[Data extracted from a collection]

####

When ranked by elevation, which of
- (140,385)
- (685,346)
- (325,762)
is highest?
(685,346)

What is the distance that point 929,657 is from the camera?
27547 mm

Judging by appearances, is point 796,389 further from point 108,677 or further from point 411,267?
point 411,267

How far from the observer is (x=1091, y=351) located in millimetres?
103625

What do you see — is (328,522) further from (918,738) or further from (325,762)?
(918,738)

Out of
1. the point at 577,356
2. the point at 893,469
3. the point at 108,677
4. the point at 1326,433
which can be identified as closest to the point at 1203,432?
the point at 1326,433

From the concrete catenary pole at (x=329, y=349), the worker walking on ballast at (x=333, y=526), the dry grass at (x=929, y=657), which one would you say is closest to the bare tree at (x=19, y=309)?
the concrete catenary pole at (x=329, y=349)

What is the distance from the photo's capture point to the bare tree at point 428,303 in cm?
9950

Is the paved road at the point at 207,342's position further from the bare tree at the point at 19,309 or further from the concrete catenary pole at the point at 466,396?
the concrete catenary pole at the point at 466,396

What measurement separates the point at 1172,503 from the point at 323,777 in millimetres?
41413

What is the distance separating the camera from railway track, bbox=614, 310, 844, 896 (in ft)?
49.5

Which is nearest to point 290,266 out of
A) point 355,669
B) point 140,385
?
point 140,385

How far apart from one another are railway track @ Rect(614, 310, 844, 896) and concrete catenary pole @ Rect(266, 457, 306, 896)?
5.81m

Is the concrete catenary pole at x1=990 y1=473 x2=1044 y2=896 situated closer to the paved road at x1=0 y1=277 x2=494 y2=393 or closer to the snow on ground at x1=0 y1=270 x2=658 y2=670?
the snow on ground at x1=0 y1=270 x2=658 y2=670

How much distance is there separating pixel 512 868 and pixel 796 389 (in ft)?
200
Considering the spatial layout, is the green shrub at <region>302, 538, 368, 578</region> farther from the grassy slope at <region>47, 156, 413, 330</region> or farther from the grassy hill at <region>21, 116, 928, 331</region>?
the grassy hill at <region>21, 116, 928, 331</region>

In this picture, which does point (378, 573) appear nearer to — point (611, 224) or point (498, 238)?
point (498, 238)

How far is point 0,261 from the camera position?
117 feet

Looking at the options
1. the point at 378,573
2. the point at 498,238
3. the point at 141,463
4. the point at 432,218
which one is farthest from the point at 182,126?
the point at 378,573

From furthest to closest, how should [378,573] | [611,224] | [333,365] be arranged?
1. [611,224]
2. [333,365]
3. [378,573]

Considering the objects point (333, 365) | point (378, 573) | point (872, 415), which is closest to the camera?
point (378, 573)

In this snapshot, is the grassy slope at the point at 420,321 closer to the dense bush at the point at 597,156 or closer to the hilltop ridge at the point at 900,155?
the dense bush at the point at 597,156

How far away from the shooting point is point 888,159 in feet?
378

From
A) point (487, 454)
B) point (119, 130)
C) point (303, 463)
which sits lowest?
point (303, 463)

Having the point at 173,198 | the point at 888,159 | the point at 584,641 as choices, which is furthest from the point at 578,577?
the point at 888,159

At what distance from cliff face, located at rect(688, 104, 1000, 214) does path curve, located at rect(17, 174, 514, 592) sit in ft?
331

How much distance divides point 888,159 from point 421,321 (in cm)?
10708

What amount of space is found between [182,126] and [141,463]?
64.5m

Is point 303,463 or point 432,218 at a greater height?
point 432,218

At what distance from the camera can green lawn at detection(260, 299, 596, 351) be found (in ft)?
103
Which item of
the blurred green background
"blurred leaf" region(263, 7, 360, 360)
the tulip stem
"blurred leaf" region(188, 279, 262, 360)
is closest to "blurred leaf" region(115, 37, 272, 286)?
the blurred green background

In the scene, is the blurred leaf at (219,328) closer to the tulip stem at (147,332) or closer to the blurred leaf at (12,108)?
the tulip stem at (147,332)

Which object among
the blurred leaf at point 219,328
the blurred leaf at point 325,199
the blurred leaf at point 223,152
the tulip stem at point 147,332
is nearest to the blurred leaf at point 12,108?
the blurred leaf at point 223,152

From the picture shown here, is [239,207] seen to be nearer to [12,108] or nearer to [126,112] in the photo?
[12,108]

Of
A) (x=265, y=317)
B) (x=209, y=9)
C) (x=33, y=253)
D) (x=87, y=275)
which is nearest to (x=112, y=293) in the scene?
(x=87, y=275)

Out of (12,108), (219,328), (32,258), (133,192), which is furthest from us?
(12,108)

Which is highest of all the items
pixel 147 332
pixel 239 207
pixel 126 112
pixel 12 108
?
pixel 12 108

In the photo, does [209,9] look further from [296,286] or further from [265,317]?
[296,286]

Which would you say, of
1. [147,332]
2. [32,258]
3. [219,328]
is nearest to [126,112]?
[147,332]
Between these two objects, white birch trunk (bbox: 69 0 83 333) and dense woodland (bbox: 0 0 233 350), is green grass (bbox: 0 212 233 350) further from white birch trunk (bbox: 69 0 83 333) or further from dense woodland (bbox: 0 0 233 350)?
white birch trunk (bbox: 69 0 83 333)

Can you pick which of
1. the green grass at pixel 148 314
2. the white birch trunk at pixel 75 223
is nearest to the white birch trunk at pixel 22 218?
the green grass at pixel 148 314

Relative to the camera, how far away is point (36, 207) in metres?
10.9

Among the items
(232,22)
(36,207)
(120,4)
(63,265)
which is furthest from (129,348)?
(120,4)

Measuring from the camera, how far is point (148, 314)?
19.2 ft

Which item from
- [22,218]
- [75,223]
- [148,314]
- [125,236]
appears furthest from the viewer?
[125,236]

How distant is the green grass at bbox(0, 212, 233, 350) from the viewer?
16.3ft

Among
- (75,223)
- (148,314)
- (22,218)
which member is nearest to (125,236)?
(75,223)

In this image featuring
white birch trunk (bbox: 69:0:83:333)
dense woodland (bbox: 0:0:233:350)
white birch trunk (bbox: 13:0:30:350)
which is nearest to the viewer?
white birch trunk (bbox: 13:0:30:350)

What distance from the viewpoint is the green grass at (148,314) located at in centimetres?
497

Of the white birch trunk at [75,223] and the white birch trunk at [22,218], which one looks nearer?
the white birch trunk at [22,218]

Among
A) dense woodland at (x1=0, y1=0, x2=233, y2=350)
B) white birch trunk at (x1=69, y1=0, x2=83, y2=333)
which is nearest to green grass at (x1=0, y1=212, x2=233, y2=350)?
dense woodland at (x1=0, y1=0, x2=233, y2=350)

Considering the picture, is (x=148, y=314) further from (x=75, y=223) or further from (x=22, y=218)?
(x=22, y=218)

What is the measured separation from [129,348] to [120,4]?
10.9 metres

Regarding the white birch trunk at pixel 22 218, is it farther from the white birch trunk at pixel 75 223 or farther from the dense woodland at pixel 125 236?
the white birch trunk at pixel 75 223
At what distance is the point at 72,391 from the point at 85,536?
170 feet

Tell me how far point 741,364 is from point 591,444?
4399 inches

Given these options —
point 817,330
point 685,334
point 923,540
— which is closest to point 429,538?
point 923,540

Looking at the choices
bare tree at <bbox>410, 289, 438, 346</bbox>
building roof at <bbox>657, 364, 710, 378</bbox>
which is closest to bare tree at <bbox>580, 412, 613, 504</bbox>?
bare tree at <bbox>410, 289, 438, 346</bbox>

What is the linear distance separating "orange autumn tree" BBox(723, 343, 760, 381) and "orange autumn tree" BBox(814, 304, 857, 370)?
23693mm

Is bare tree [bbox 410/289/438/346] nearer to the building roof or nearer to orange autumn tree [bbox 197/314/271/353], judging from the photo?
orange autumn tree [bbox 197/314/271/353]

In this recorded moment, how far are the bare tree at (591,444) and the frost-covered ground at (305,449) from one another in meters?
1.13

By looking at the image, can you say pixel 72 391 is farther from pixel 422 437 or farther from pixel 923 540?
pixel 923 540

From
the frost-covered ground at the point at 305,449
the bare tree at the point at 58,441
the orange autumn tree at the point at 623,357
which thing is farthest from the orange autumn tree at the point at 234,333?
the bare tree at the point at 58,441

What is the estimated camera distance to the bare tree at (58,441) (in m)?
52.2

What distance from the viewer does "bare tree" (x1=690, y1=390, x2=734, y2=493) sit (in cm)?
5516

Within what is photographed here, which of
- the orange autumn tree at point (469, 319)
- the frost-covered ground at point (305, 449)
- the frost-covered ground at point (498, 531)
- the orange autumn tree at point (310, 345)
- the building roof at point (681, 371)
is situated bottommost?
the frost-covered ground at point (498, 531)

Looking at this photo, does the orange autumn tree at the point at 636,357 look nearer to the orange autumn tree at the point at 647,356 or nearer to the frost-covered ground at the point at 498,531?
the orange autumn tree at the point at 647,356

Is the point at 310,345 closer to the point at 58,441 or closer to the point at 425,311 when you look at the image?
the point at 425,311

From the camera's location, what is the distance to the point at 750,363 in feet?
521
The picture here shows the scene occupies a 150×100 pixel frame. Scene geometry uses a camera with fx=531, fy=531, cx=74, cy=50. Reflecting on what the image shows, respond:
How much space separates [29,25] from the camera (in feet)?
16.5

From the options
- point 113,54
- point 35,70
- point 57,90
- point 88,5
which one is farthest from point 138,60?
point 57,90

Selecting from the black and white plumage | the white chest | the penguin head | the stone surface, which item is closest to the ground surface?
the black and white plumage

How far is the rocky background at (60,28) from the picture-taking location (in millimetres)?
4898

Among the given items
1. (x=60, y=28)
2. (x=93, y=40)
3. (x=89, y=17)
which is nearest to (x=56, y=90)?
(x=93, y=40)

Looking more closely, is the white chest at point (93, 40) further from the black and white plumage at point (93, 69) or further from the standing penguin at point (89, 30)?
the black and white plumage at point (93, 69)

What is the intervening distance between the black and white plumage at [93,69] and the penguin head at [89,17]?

####

Find the line containing "Looking at this", then output it and every line after it to the end of the data, exactly.

■ Right answer:
Looking at this photo, does the orange autumn tree at the point at 636,357 look nearer to the orange autumn tree at the point at 647,356 or nearer to the frost-covered ground at the point at 498,531?
the orange autumn tree at the point at 647,356

Is the point at 310,345 closer to the point at 58,441 or closer to the point at 425,311 when you look at the image?
the point at 425,311

From the camera's location, what is the distance to the point at 750,363 in feet?
521
The picture here shows the scene occupies a 150×100 pixel frame. Scene geometry uses a camera with fx=531, fy=531, cx=74, cy=50. Reflecting on what the image shows, respond:
How much space separates [29,25] from the camera (in feet)?
16.5

From the options
- point 113,54
- point 35,70
- point 57,90
- point 88,5
which one is farthest from point 138,60?
point 57,90

Selecting from the black and white plumage | the white chest | the penguin head | the stone surface, which item is closest to the ground surface?
the black and white plumage

How far is the rocky background at (60,28) from the picture-taking location (in millimetres)?
4898

Among the given items
1. (x=60, y=28)
2. (x=93, y=40)
3. (x=89, y=17)
which is nearest to (x=56, y=90)?
(x=93, y=40)

Looking more closely, is the white chest at point (93, 40) further from the black and white plumage at point (93, 69) or further from the standing penguin at point (89, 30)?
the black and white plumage at point (93, 69)

What is the intervening distance between the black and white plumage at [93,69] and the penguin head at [89,17]?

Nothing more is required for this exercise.